Всего несколько месяцев. А они - уже некоторые, последние, с десяток. Зима, весна, лето, осень, и вновь снег, забрызганный кровью в национальные цвета. Сквозь летучие тени деревьев, веселый полет мотылька, сквозь золотой спадающий лист, через все эти дороги в никуда, на которых рождается сердечная солидарность беглецов; в беленьких, сгорбленных именьицах с колоночками, в набухших от дождя седлах, в вздымающихся молитвами в небо дымах привальных костров, без любимых, цветов и поцелуев, ибо, как писал один из них, павший под Юзефовым Любельским, Мечислав Романовский:
Они пришли из владычества Насилия и встали на заранее проигрышном месте, познавшем уже множество героических смертей за Независимость. И никто не имеет права манкировать этим. Ленин написал: "Пока народные массы России и большинство славянских стран еще спали глубоким сном, пока в этих странах не было самостоятельных, массовых демократических движений - до тех пор дворянское освободительное движение набирало огромное, первоочередное значение с точки зрения (...) общеевропейской демократии."

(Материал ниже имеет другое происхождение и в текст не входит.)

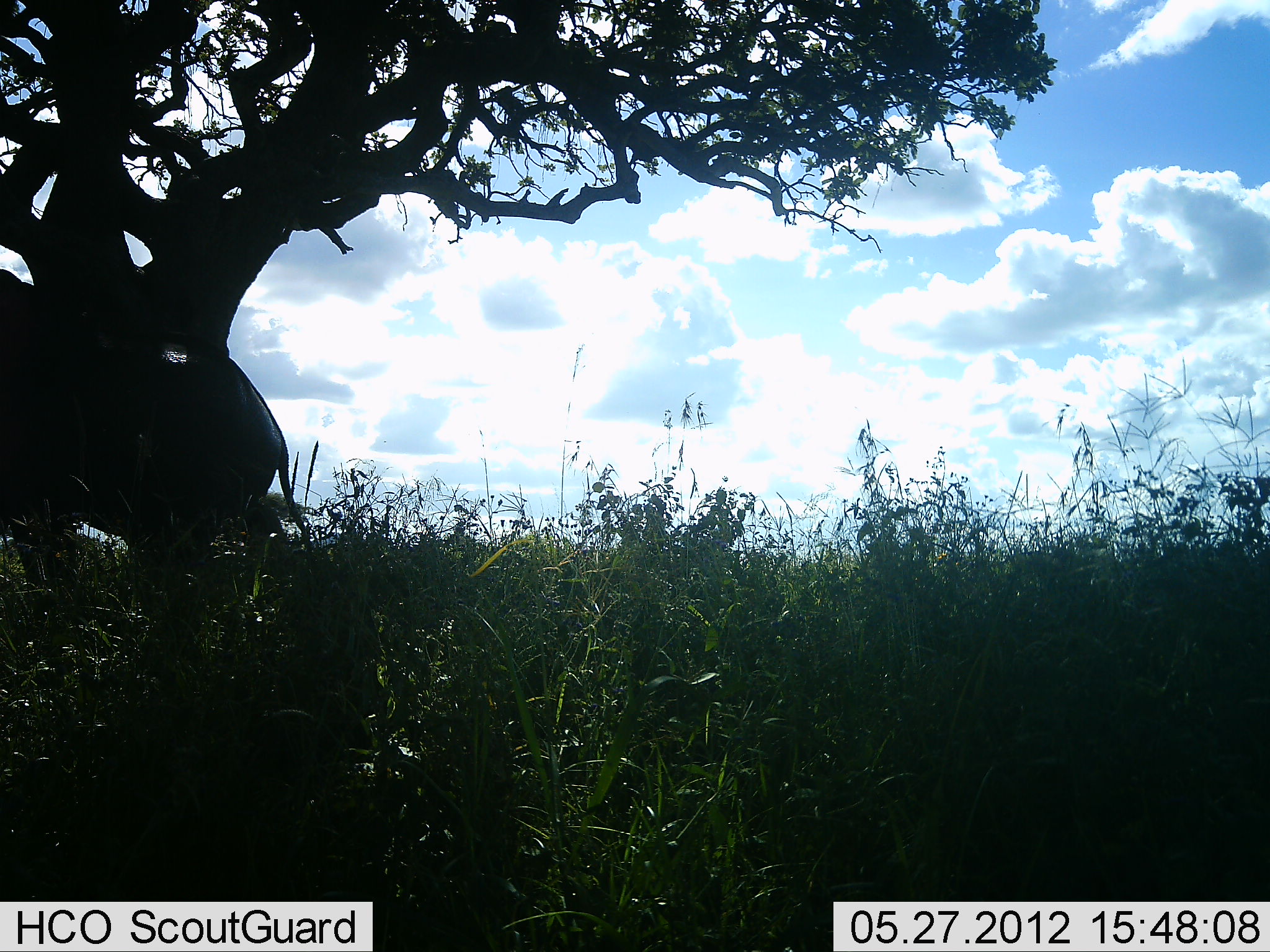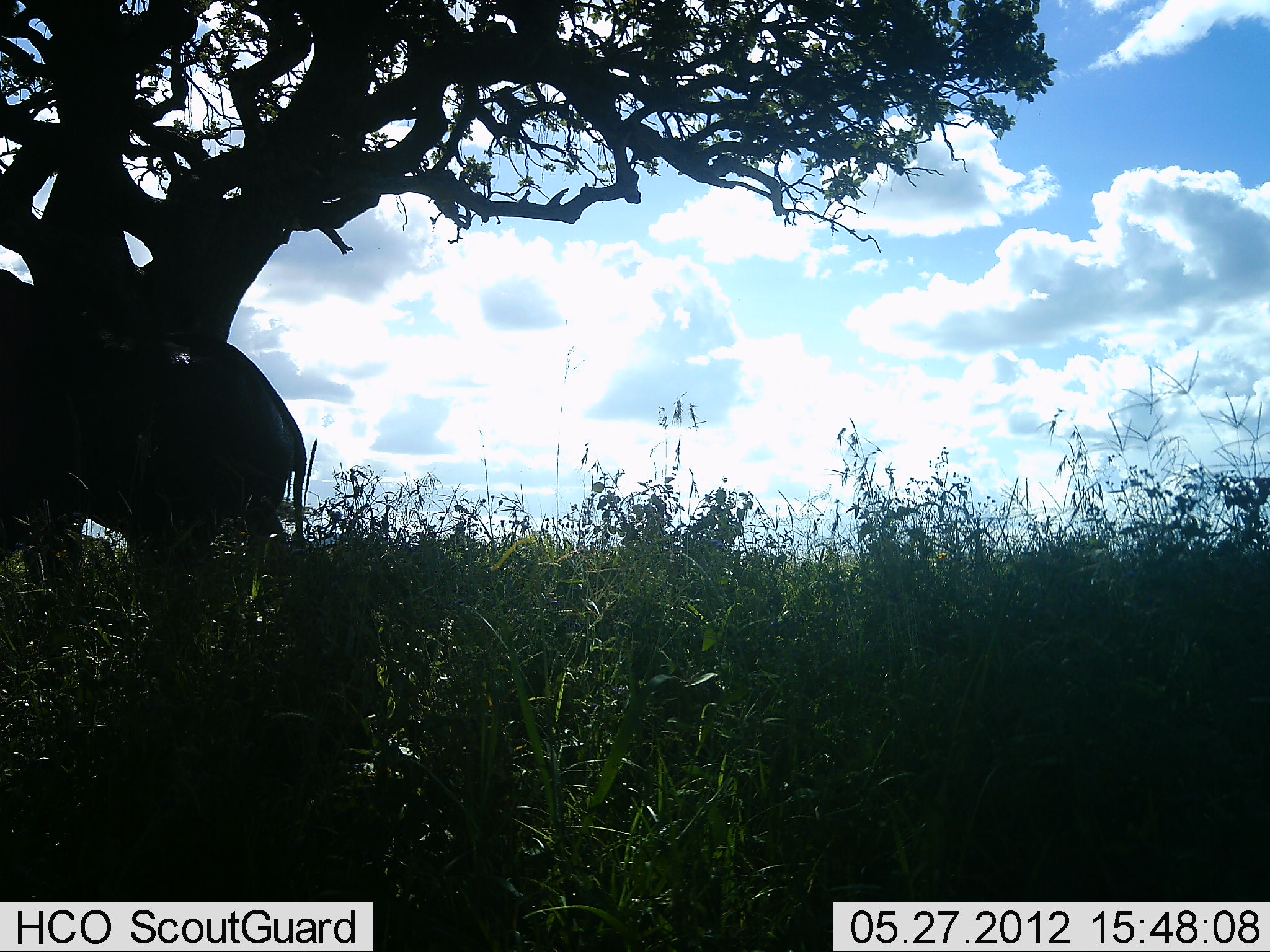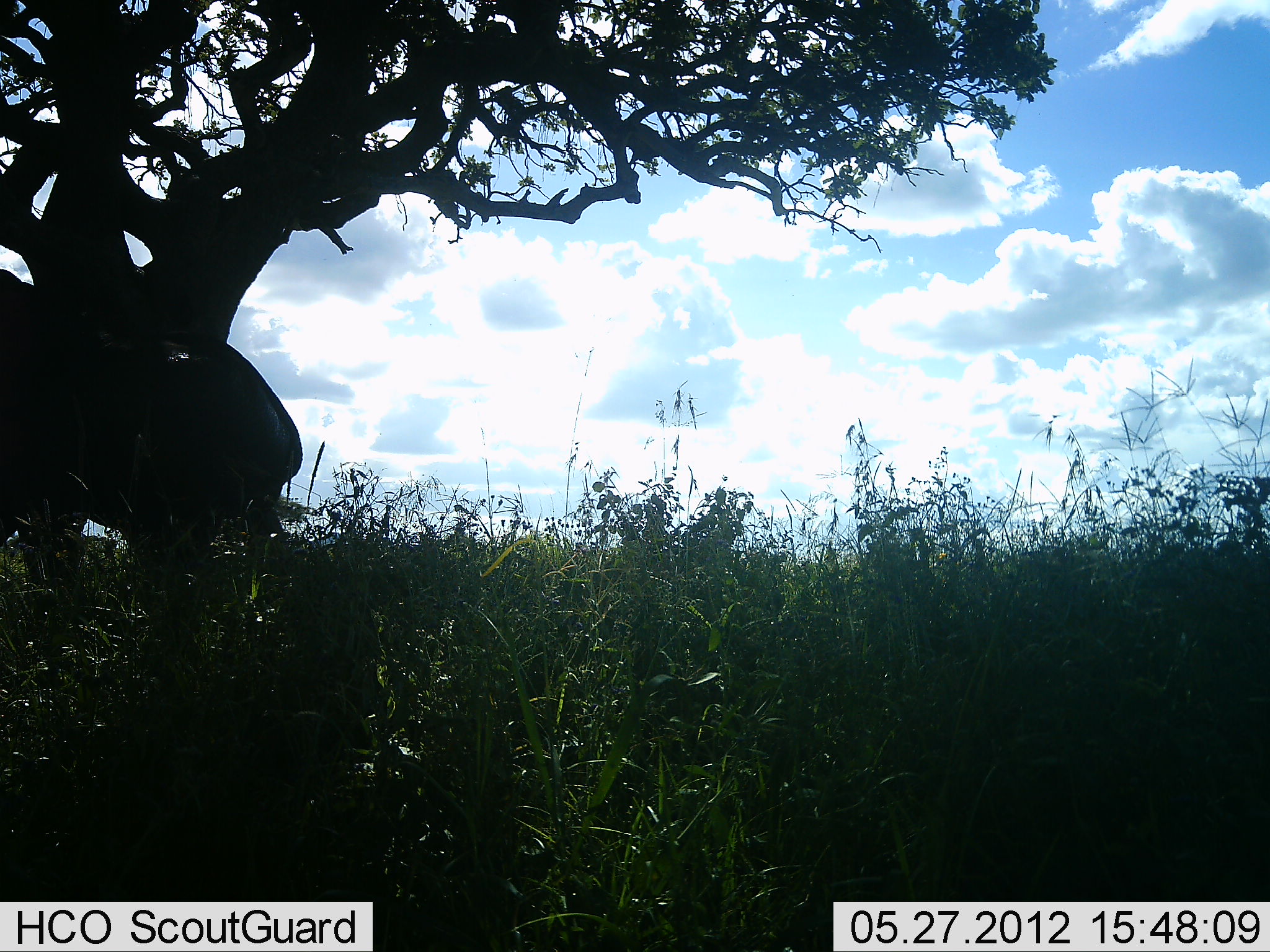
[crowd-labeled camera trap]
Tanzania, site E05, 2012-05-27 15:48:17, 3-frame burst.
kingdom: Animalia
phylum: Chordata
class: Mammalia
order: Proboscidea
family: Elephantidae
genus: Loxodonta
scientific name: Loxodonta africana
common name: african bush elephant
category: elephant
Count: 1.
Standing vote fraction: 70%.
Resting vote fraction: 0%.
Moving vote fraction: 20%.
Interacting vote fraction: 0%.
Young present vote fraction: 0%.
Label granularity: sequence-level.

В польской живописи имеется об этом свидетельство будто символ. Законченный через десять лет после событий, в 1873 году, "Повстанческий патруль" Максимилиана Герымского (1846-1874). Картина, которую в том же самом году выставили в Мюнхене, Берлине и на Мировой Выставке в Вене, и которая сразу же получила очень высокие оценки европейских критиков (в том числе Пехта и Стасова). Эта картина очень сильно воздействует на меня, достигая самых глубоких закоулков души, моих атавистических печалей, к зависти, что я не участвовал в этом безнадежном чуде, в этой пустоши заканчивающегося мира старинной, сарматской отчизны, в этой лесо-именьевой герилье, в романтическом бреду, прогрессивной и залитой кровью сказке. Что ж!
Широкая пыльная или грязная (все зависит от воли небес) мазовецкая дорога, карликовые кусты и озерца трав. Несколько конных повстанцев - обеспокоенных, нервно разглядывающихся, настороженных и напряженных, будто дикие звери, вынюхивающие врага. Прислушиваются. Кто-то выстрелил – из винтовочного ствола вьется струйка дыма. Что-то висит в воздухе, какой-то гром, что вот-вот разорвет эту тишину. Между ними крестьянин в сермяге, безразличный, будто окружающая повстанцев природа, крестьянин, из которого и они, и царские старались сделать - привлекая каждый на свою сторону стрелку весов. Удалось царским. За восставшими пошла лишь горстка крестьян. Остальные же хватали господ, резала и выдавала захватчикам. У мужика хорошая память, нельзя беспрестанно и безнаказанно манить его освобождением и "братством", если взамен он пожертвует кровью на алтаре Родины, И он всегда остается прагматиком.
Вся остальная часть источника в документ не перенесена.